- Task instructions: Reproduce the passage of the forum thread about the hanging alpha system from "I think userland" up to and including "in that case.".
*** Passage given
Jan 28, 2011, 8:50:18 PM1/28/11

to

On Fri, Jan 28, 2011 at 07:27:14PM -0500, Chuck Cranor wrote:
> I just did the following test:
> [1] boot to single user
> [2] "mount -u /" and "mount -r /usr"
> [3] run "ifconfig" and "route add default" to bring up network
> [4] run "/usr/sbin/named" --- system hard hangs here, won't break to
> DDB and requires a power cycle to recover.

In fact, you don't even need to that much. Just run "dig"
(which is linked to pthreads) and the alpha will hard hang:

Enter pathname of shell or RETURN for /bin/sh:
We recommend creating a non-root account and using su(1) for root access.
No entry for terminal type "dumb";
using dumb terminal settings.
# mount -u /
# mount -r /usr
#

#
#
# dig
<<< system hard hangs, power cycle required >>>

chuck

Chuck Cranor

unread,

Jan 28, 2011, 10:56:51 PM1/28/11

to

On Fri, Jan 28, 2011 at 07:27:14PM -0500, Chuck Cranor wrote:

> My userland is a 4.0 one, in case that matters.

I think userland version does matter, because the only place
cpu_setfunc() is called is from sys/compat/sa/compat_sa.c ... so
you need a binary that uses the SA version of threads in order to
hang your system... like one from 4.0.

I don't think a 5.0 threaded program would use the code in
compat_sa.c? So cpu_setfunc() wouldn't get called in that case.

Here's a static linked 4.0 version of dig that hangs my netbsd-5
alpha kernel:

http://yogi.pdl.cmu.edu/~chuck/tmp/dig.static.gz

in case anyone wants to try it.

chuck

Chuck Cranor

unread,

Jan 29, 2011, 11:03:23 PM1/29/11

to

On Fri, Jan 28, 2011 at 07:27:14PM -0500, Chuck Cranor wrote:

> On Sat, Jan 29, 2011 at 12:43:12AM +0100, Martin Husemann wrote:

> > I'm not sure I see what you mean - the code in -current looks pretty much
> > identical to me.
******
*** Stored records
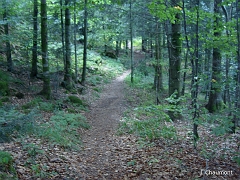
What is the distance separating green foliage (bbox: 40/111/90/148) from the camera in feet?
24.0

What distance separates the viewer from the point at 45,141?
7.02 metres

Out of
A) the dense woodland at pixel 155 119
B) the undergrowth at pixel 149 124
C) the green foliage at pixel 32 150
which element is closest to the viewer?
the dense woodland at pixel 155 119

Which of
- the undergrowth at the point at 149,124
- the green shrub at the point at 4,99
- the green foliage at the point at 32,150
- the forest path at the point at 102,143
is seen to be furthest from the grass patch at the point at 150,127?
the green shrub at the point at 4,99

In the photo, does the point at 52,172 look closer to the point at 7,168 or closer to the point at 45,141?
the point at 7,168

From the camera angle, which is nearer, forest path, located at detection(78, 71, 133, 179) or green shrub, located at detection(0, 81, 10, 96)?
forest path, located at detection(78, 71, 133, 179)

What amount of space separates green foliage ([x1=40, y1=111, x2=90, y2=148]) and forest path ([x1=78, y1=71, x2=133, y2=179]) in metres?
0.42

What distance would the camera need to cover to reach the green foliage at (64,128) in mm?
7312

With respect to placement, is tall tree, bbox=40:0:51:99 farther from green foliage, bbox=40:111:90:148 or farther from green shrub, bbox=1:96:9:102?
green foliage, bbox=40:111:90:148

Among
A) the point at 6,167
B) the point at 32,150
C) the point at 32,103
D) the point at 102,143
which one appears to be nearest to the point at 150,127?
the point at 102,143

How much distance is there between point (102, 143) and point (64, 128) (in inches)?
62.0

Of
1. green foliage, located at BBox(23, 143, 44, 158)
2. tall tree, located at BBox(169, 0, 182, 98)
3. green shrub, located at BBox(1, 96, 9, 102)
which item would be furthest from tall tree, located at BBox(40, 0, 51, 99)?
tall tree, located at BBox(169, 0, 182, 98)

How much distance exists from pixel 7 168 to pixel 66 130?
158 inches

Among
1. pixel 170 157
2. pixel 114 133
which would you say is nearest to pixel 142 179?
pixel 170 157

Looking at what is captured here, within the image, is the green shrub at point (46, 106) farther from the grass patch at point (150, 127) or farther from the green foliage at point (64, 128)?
the grass patch at point (150, 127)
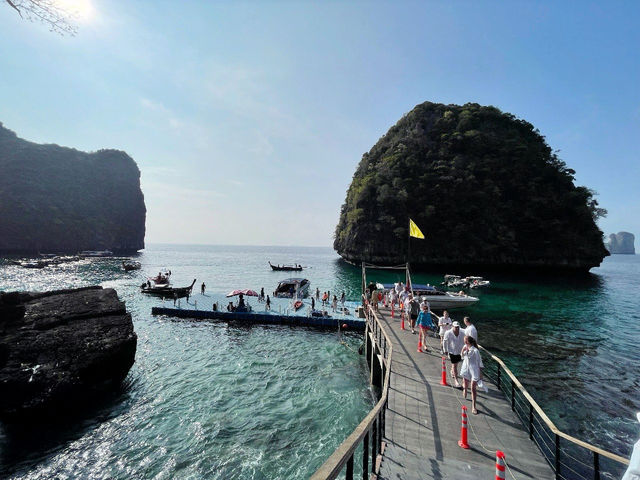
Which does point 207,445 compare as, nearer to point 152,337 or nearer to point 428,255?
point 152,337

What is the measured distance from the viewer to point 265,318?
1014 inches

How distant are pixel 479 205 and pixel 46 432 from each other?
77685 mm

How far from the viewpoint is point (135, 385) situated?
1455 centimetres

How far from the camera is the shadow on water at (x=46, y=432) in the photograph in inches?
370

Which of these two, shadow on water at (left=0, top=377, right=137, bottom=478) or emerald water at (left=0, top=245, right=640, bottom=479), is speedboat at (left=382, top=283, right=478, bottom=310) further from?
shadow on water at (left=0, top=377, right=137, bottom=478)

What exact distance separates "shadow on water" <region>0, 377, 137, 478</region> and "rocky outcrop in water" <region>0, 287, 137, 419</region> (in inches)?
20.6

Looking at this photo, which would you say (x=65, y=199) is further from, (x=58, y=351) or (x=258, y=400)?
(x=258, y=400)

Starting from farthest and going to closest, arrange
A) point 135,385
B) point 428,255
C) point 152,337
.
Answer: point 428,255 < point 152,337 < point 135,385

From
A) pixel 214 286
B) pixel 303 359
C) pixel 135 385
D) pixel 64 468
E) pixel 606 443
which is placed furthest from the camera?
pixel 214 286

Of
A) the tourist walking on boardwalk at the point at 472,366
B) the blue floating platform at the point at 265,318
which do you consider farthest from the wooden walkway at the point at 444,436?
the blue floating platform at the point at 265,318

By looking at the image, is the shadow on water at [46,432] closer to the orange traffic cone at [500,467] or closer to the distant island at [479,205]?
the orange traffic cone at [500,467]

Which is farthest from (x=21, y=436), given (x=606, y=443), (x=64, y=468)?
(x=606, y=443)

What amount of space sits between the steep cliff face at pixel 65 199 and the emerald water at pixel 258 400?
125474mm

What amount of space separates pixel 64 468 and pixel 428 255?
230ft
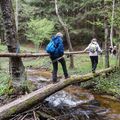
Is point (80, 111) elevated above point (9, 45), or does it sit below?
below

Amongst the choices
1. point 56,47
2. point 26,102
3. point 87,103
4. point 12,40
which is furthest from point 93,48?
point 26,102

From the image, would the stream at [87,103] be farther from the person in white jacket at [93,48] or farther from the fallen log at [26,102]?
the person in white jacket at [93,48]

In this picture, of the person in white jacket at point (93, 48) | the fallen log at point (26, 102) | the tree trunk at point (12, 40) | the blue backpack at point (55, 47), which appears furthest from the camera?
the person in white jacket at point (93, 48)

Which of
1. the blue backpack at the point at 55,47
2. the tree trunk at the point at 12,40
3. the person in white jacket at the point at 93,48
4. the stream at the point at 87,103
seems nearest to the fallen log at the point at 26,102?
the stream at the point at 87,103

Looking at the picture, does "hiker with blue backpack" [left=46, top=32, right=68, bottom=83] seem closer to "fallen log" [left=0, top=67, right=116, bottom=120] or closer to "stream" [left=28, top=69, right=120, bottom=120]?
"fallen log" [left=0, top=67, right=116, bottom=120]

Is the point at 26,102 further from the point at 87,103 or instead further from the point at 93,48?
the point at 93,48

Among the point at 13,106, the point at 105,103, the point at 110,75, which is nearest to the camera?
the point at 13,106

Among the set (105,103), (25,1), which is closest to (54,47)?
(105,103)

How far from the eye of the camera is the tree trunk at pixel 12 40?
10931 millimetres

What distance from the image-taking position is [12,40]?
11250 millimetres

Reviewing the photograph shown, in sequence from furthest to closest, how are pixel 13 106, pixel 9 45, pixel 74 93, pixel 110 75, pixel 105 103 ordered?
******
- Task result:
I think userland version does matter, because the only place
cpu_setfunc() is called is from sys/compat/sa/compat_sa.c ... so
you need a binary that uses the SA version of threads in order to
hang your system... like one from 4.0.

I don't think a 5.0 threaded program would use the code in
compat_sa.c? So cpu_setfunc() wouldn't get called in that case.